> [Written problem]: Rewrite the lines from the one containing "Which would you pick from" to the one containing "point (312, 32) <", replacing "closest" with "nearest" and leaving everything else unchanged.

> [Input rows]:
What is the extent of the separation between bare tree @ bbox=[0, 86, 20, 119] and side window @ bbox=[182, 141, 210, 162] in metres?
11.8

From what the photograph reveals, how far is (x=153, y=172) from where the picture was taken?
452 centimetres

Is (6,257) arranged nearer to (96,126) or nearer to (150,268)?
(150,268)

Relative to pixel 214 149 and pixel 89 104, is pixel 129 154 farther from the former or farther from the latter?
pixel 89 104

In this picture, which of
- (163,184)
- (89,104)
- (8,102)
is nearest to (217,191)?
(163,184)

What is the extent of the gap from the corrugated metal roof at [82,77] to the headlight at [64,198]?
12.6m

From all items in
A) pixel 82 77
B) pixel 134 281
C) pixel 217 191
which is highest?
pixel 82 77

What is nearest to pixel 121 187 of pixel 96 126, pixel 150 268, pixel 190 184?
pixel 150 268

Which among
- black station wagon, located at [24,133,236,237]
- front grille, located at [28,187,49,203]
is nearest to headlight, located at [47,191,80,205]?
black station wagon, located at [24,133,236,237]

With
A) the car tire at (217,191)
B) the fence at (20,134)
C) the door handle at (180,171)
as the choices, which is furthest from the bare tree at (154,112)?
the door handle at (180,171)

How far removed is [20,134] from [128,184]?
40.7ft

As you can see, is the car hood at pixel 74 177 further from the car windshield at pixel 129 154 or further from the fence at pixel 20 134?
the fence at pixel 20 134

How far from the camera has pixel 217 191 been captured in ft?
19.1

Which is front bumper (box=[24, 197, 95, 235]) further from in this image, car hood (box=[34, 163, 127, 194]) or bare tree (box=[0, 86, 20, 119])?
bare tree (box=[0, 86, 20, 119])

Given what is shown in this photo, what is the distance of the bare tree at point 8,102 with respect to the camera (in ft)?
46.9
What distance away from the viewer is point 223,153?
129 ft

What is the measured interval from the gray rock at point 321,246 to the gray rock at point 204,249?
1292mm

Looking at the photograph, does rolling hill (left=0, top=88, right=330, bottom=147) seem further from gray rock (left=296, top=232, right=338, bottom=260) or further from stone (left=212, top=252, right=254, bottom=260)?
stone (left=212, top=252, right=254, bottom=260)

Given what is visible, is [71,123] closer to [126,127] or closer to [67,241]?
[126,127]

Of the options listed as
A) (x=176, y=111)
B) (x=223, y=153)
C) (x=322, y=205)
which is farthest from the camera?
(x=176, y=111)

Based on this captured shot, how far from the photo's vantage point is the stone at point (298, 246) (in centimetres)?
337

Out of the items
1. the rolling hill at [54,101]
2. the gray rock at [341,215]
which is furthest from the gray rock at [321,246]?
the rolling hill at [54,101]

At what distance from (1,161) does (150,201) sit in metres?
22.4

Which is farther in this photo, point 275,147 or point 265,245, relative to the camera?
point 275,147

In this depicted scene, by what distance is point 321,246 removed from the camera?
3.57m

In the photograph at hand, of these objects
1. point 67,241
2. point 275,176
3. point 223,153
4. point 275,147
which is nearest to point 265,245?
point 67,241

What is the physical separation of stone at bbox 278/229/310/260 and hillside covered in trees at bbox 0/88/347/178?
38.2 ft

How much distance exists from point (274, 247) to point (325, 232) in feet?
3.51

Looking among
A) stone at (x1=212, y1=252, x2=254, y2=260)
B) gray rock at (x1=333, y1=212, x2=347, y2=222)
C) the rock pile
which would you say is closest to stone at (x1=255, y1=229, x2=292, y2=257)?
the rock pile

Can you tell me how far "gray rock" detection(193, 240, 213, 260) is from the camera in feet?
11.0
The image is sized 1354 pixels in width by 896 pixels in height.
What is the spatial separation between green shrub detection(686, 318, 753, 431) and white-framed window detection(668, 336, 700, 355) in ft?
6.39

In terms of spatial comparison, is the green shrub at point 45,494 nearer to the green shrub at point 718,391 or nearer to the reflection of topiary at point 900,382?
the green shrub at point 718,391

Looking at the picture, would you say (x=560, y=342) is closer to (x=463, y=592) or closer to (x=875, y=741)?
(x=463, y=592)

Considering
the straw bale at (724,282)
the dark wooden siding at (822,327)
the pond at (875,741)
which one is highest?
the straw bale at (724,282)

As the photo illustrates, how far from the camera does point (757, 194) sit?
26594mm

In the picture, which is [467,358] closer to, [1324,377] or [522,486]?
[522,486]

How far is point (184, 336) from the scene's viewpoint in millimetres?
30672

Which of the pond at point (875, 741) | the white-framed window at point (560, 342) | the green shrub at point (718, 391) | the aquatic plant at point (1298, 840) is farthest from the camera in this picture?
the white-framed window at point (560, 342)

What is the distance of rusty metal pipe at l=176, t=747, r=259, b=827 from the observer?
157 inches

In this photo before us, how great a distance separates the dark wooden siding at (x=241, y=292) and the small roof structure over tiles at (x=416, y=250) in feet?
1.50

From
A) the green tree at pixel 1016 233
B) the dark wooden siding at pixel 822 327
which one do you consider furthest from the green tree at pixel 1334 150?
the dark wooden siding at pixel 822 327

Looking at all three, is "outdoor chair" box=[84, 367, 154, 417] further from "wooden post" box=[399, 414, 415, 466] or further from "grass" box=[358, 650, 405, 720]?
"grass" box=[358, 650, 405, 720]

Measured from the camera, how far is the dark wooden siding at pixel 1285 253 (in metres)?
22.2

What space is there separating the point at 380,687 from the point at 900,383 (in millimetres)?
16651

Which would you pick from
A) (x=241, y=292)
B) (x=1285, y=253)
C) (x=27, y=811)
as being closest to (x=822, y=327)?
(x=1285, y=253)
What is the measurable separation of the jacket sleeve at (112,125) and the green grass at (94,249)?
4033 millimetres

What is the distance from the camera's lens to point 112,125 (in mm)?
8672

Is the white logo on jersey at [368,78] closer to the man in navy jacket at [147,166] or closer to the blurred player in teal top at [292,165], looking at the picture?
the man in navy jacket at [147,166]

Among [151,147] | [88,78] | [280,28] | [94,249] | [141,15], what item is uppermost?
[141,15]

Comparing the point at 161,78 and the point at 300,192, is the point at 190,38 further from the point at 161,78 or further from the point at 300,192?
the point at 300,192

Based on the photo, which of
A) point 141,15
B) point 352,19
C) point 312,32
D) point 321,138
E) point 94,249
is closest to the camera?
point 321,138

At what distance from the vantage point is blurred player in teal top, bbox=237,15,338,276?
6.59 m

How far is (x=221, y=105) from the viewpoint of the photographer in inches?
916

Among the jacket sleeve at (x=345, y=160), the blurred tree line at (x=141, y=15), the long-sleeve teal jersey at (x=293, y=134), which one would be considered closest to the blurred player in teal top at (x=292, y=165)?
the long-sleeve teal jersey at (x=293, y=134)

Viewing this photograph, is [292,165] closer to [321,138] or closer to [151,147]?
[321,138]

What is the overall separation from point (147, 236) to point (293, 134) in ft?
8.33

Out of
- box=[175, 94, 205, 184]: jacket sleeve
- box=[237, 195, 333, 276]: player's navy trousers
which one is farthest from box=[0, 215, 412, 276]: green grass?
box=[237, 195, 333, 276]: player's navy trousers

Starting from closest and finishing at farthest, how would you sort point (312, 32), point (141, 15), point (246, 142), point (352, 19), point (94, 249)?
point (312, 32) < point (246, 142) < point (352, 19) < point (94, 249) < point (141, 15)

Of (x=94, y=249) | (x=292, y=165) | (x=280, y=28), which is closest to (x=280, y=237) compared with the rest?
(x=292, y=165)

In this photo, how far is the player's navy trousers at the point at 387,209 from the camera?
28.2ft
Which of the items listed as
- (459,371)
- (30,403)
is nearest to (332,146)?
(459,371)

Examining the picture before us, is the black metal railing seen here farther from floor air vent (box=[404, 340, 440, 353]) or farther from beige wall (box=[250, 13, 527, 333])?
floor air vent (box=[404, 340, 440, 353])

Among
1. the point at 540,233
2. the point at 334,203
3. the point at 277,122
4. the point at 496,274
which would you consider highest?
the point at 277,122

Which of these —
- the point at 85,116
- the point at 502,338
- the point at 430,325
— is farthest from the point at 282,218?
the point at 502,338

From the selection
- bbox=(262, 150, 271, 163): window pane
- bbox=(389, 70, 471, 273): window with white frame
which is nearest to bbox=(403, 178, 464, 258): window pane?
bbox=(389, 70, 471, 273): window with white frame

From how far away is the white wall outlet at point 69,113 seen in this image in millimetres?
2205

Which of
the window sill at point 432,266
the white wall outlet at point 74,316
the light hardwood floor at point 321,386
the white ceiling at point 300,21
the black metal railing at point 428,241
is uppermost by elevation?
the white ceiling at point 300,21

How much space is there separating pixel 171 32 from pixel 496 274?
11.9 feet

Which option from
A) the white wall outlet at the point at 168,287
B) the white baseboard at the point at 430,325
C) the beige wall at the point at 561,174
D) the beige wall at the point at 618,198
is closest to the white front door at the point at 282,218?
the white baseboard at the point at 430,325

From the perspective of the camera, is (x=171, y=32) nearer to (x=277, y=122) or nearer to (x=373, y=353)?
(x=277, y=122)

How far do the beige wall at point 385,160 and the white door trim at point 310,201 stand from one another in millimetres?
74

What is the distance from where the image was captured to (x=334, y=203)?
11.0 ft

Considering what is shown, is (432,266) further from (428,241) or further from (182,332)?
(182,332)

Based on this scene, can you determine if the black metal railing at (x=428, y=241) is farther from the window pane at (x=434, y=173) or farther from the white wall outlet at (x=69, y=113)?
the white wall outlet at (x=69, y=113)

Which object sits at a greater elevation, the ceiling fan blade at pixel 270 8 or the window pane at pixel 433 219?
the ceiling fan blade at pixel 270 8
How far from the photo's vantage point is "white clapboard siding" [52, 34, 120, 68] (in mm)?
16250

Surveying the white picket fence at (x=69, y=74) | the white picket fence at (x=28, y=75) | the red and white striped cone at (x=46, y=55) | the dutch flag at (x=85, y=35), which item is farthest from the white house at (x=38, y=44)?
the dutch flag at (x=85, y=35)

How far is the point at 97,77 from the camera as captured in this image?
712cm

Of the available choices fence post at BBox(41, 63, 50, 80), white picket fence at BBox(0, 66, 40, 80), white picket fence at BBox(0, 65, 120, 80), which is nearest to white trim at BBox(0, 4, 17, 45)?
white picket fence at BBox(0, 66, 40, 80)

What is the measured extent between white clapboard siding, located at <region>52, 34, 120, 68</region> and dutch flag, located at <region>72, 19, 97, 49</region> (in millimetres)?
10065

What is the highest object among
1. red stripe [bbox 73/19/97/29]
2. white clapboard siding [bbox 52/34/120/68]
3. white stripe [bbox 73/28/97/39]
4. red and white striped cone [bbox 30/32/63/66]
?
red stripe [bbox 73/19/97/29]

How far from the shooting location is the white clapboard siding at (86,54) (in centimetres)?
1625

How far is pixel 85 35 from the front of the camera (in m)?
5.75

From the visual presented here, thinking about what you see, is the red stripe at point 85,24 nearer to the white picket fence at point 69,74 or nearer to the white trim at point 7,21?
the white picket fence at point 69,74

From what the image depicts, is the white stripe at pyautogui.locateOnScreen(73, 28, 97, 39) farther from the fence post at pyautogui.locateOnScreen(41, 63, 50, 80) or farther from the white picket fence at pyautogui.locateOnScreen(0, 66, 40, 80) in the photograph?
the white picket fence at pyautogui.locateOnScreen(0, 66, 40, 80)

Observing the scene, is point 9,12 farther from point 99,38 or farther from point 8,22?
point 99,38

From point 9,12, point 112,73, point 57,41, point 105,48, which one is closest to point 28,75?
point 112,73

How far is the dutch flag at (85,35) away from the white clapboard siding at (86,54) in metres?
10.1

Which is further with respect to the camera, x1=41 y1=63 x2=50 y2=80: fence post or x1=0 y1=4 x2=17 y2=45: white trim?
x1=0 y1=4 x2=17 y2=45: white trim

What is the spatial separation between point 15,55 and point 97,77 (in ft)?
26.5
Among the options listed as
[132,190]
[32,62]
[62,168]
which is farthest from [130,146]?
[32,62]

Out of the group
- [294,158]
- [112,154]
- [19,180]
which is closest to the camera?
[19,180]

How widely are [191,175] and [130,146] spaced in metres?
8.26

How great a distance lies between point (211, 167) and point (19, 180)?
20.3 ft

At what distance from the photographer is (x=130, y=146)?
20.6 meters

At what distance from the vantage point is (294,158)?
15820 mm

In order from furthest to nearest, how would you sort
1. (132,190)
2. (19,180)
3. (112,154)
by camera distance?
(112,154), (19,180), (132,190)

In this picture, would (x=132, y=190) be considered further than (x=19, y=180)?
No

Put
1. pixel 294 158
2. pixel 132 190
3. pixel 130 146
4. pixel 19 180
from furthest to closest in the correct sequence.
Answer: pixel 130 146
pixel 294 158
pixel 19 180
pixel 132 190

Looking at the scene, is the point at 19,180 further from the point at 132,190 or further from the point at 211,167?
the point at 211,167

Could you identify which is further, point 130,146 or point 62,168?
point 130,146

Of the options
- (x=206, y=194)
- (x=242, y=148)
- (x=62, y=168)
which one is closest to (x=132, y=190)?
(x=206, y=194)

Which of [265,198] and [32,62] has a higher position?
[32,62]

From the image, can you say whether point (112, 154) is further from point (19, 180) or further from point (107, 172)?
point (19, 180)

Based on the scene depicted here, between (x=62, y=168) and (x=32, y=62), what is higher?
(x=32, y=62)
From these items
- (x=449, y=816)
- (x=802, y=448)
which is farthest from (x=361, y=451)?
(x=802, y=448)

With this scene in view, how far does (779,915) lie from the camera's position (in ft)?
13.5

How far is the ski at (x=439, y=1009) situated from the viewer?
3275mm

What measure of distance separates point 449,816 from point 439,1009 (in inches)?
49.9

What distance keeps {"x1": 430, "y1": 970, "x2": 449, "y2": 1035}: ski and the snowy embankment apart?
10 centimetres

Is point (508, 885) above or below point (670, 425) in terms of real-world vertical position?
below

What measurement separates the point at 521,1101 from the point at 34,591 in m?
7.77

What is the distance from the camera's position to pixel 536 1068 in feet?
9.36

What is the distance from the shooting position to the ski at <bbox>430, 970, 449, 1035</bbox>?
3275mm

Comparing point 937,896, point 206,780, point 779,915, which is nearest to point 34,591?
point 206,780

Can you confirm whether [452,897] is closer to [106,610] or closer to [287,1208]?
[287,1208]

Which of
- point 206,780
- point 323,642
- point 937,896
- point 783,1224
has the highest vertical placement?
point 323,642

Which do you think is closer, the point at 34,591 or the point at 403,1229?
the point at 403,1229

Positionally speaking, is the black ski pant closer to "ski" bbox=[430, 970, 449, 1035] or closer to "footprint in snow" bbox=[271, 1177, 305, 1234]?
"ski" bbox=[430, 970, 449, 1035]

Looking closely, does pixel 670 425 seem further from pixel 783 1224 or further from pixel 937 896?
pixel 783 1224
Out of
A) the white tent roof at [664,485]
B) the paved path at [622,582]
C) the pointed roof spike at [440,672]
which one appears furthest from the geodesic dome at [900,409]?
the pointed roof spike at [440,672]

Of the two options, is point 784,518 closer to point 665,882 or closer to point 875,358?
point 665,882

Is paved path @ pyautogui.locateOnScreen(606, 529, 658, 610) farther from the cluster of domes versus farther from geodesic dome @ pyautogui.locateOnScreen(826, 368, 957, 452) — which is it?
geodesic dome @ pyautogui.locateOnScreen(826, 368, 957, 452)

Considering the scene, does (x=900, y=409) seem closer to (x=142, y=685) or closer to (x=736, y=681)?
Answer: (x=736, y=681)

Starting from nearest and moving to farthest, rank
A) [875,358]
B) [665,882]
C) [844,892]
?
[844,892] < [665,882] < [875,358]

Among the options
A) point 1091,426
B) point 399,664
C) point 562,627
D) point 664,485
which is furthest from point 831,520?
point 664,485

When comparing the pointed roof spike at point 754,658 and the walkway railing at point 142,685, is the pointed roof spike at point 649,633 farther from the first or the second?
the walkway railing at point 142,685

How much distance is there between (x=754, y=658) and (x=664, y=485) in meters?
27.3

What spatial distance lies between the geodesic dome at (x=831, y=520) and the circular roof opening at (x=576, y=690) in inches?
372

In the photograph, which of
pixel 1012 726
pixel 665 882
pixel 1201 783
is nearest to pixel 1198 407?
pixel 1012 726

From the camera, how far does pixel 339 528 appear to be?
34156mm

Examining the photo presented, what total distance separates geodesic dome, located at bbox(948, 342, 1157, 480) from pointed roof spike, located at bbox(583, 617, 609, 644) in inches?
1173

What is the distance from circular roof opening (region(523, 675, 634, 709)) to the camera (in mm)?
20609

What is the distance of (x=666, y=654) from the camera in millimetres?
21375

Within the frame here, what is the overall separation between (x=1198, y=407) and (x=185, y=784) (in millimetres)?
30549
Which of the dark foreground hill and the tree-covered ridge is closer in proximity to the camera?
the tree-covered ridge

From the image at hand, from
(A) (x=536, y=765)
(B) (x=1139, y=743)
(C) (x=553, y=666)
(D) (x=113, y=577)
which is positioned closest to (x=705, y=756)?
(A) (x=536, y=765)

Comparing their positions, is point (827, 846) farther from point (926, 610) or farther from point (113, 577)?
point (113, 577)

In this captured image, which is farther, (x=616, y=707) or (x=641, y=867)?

> [Reply]:
Which would you pick from
A) (x=241, y=292)
B) (x=1285, y=253)
C) (x=27, y=811)
as being nearest to (x=822, y=327)?
(x=1285, y=253)
What is the measurable separation of the jacket sleeve at (112,125) and the green grass at (94,249)?
4033 millimetres

What is the distance from the camera's lens to point 112,125 (in mm)?
8672

Is the white logo on jersey at [368,78] closer to the man in navy jacket at [147,166] or closer to the blurred player in teal top at [292,165], looking at the picture?
the man in navy jacket at [147,166]

Among [151,147] | [88,78] | [280,28] | [94,249] | [141,15], what item is uppermost?
[141,15]

Comparing the point at 161,78 and the point at 300,192, is the point at 190,38 further from the point at 161,78 or further from the point at 300,192?
the point at 300,192

Based on the photo, which of
A) point 141,15
B) point 352,19
C) point 312,32
D) point 321,138
E) point 94,249
is nearest to the camera?
point 321,138

At what distance from the vantage point is blurred player in teal top, bbox=237,15,338,276?
6.59 m

How far is (x=221, y=105) from the viewpoint of the photographer in inches?
916

Among the jacket sleeve at (x=345, y=160), the blurred tree line at (x=141, y=15), the long-sleeve teal jersey at (x=293, y=134), which one would be considered nearest to the blurred player in teal top at (x=292, y=165)?
the long-sleeve teal jersey at (x=293, y=134)

Viewing this photograph, is [292,165] closer to [321,138] or closer to [151,147]?
[321,138]

What is the overall separation from point (147, 236) to point (293, 134) in ft?
8.33

Out of
- box=[175, 94, 205, 184]: jacket sleeve
- box=[237, 195, 333, 276]: player's navy trousers
which one is farthest from box=[0, 215, 412, 276]: green grass?
box=[237, 195, 333, 276]: player's navy trousers

Starting from nearest and finishing at farthest, how would you sort point (312, 32), point (141, 15), point (246, 142), point (352, 19), point (94, 249)?
point (312, 32) < point (246, 142) < point (352, 19) < point (94, 249) < point (141, 15)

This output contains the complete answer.